Mingi Kang

2papers

2 Papers

CVNov 18, 2025
Attention Via Convolutional Nearest Neighbors

Mingi Kang, Jeová Farias Sales Rocha Neto

The shift from Convolutional Neural Networks to Transformers has reshaped computer vision, yet these two architectural families are typically viewed as fundamentally distinct. We argue that convolution and self-attention, despite their apparent differences, can be unified within a single k-nearest neighbor aggregation framework.

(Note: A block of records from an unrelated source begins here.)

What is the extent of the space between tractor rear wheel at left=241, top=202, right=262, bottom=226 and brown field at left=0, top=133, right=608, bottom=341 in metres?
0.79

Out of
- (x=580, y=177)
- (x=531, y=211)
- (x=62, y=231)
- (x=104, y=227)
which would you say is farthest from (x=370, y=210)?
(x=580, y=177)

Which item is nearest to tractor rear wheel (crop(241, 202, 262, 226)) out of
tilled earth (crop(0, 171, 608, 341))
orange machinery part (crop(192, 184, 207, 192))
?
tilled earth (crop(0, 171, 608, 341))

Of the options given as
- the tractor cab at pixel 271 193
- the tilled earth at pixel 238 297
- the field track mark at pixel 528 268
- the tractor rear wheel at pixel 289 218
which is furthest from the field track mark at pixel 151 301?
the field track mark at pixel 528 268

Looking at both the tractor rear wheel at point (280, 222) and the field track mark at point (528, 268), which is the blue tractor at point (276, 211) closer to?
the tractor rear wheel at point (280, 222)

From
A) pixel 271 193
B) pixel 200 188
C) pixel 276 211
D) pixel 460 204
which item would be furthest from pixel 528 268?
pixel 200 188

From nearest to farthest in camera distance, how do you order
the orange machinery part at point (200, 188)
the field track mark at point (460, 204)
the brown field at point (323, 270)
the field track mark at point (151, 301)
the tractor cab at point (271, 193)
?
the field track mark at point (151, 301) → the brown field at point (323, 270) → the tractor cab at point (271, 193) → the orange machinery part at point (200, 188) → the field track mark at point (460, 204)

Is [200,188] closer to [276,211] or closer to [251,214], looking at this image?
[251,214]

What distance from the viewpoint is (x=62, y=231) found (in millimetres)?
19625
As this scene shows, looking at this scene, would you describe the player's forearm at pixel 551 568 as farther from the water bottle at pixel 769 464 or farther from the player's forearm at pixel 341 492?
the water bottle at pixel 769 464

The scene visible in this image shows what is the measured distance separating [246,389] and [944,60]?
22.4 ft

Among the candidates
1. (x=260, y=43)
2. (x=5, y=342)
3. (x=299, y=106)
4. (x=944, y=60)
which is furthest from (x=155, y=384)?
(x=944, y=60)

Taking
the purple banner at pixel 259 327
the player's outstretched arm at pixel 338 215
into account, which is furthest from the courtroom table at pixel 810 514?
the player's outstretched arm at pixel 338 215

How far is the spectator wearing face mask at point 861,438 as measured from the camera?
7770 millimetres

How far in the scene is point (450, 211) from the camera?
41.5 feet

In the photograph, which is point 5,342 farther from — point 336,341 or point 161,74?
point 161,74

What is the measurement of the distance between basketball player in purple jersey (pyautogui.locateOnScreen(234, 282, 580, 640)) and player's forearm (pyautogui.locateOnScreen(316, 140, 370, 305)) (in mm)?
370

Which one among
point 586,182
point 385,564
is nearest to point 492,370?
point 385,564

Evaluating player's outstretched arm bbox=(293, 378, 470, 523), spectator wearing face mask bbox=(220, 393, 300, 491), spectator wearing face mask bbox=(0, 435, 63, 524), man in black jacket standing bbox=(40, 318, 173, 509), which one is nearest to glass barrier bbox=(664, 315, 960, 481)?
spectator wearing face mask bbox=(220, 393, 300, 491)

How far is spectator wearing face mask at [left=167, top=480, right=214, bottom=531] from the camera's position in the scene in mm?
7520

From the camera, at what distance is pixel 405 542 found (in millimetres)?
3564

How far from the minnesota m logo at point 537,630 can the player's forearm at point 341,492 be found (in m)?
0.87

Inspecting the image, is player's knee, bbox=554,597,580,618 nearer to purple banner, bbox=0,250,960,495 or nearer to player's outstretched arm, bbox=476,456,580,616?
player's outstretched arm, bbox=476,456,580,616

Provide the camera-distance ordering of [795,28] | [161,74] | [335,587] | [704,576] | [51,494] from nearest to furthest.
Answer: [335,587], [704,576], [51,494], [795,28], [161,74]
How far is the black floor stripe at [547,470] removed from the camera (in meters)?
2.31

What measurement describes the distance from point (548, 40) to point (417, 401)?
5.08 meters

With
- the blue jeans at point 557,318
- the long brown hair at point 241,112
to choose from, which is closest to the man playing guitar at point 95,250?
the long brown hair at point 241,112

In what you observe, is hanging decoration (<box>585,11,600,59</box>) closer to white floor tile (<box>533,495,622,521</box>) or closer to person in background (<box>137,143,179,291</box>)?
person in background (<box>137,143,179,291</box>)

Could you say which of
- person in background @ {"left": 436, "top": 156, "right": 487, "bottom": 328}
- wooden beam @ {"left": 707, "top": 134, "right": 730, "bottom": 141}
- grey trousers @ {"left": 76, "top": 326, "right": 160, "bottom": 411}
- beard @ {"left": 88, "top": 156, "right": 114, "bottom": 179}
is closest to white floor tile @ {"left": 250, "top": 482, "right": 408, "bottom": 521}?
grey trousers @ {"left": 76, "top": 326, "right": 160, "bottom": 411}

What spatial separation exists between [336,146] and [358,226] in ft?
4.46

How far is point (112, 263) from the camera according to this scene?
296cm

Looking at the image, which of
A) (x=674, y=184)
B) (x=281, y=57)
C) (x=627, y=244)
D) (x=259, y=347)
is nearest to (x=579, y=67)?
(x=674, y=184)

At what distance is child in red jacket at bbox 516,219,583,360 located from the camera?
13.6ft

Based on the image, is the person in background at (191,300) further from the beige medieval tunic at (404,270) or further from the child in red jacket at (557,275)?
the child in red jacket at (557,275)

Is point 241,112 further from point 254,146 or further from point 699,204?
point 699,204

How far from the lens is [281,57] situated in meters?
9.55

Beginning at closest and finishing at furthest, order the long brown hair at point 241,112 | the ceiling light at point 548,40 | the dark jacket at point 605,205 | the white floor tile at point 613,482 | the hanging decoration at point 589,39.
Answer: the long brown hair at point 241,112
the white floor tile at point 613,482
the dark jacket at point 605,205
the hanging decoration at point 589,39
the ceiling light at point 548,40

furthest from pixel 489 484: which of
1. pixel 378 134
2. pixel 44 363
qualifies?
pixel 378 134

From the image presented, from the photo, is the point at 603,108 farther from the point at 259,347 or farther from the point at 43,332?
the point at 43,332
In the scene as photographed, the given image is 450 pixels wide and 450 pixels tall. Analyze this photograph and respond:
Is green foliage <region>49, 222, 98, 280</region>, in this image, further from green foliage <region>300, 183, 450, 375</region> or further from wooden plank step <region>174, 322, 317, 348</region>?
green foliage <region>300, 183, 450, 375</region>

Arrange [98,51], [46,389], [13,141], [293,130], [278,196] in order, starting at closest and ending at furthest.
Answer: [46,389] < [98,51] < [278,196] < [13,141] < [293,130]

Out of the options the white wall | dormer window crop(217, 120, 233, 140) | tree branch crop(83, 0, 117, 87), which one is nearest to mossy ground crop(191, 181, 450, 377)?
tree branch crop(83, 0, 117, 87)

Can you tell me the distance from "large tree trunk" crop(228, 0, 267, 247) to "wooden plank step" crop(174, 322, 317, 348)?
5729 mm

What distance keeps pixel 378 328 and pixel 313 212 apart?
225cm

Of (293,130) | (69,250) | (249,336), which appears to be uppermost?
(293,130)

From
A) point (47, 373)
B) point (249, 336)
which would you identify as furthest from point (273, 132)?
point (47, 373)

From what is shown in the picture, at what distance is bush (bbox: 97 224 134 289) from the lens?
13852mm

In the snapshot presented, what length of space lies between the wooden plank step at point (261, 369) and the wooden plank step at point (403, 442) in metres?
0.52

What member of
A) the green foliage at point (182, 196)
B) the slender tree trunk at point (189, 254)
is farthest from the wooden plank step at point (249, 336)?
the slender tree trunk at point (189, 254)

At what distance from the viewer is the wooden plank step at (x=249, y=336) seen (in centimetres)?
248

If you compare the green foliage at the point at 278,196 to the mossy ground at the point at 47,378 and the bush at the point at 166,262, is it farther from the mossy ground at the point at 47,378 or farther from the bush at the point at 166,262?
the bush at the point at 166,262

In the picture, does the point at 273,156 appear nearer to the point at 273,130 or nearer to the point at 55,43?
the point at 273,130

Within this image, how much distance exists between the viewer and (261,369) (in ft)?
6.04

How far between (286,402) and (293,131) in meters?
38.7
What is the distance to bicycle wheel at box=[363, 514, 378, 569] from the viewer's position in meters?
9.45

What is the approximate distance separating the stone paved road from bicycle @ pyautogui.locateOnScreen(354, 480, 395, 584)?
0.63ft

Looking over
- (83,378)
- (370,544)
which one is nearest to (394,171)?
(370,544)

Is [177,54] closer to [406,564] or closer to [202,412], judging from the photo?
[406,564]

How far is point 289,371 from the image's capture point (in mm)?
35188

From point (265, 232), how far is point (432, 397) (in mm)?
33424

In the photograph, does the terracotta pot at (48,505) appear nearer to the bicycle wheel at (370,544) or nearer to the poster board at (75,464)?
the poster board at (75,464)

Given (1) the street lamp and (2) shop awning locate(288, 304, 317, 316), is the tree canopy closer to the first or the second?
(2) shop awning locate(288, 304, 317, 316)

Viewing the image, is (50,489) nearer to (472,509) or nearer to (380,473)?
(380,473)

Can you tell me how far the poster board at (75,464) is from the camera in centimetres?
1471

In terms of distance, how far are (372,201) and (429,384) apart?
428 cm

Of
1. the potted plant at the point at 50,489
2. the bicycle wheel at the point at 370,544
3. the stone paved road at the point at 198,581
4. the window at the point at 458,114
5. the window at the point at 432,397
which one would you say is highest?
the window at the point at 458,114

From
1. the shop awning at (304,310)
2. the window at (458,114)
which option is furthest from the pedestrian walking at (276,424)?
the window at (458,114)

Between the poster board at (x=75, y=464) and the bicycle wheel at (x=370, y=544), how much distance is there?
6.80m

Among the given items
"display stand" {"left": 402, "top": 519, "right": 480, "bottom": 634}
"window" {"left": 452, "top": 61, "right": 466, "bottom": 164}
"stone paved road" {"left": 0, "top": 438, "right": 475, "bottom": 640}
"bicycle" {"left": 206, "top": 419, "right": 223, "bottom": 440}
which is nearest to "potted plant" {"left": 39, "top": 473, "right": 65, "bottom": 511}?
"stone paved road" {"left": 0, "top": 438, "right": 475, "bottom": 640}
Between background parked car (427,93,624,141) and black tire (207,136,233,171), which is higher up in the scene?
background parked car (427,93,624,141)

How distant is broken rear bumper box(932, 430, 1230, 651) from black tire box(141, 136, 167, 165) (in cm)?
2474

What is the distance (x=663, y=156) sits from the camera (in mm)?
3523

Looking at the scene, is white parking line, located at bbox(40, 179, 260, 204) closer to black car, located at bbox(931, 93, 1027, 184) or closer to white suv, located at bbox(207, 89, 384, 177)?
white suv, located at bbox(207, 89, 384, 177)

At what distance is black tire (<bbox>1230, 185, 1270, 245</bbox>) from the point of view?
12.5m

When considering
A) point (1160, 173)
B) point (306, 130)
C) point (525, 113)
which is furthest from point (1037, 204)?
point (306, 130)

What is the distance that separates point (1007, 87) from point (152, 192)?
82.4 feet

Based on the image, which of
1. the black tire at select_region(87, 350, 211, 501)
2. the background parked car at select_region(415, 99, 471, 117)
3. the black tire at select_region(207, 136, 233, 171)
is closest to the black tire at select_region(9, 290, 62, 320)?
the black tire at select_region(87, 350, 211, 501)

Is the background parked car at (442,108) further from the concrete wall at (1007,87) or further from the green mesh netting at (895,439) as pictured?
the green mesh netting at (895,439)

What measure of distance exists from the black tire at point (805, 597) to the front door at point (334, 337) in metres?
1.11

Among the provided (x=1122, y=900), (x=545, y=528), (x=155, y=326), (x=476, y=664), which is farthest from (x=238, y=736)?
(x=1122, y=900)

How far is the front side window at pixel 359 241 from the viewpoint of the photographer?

The critical insight is that both operations are special cases of neighbor selection and aggregation; convolution selects neighbors by spatial proximity, while attention selects by feature similarity, revealing they exist on a continuous spectrum. We introduce Convolutional Nearest Neighbors (ConvNN), a unified framework that formalizes this connection. Crucially, ConvNN serves as a drop-in replacement for convolutional and attention layers, enabling systematic exploration of the intermediate spectrum between these two extremes. We validate the framework's coherence on CIFAR-10 and CIFAR-100 classification tasks across two complementary architectures: (1) Hybrid branching in VGG improves accuracy on both CIFAR datasets by combining spatial-proximity and feature-similarity selection; and (2) ConvNN in ViT outperforms standard attention and other attention variants on both datasets. Extensive ablations on $k$ values and architectural variants reveal that interpolating along this spectrum provides regularization benefits by balancing local and global receptive fields. Our work provides a unifying framework that dissolves the apparent distinction between convolution and attention, with implications for designing more principled and interpretable vision architectures.

CVNov 23, 2025
Parallel qMRI Reconstruction from 4x Accelerated Acquisitions

Mingi Kang

Magnetic Resonance Imaging (MRI) acquisitions require extensive scan times, limiting patient throughput and increasing susceptibility to motion artifacts. Accelerated parallel MRI techniques reduce acquisition time by undersampling k-space data, but require robust reconstruction methods to recover high-quality images. Traditional approaches like SENSE require both undersampled k-space data and pre-computed coil sensitivity maps. We propose an end-to-end deep learning framework that jointly estimates coil sensitivity maps and reconstructs images from only undersampled k-space measurements at 4x acceleration. Our two-module architecture consists of a Coil Sensitivity Map (CSM) estimation module and a U-Net-based MRI reconstruction module. We evaluate our method on multi-coil brain MRI data from 10 subjects with 8 echoes each, using 2x SENSE reconstructions as ground truth. Our approach produces visually smoother reconstructions compared to conventional SENSE output, achieving comparable visual quality despite lower PSNR/SSIM metrics. We identify key challenges including spatial misalignment between different acceleration factors and propose future directions for improved reconstruction quality.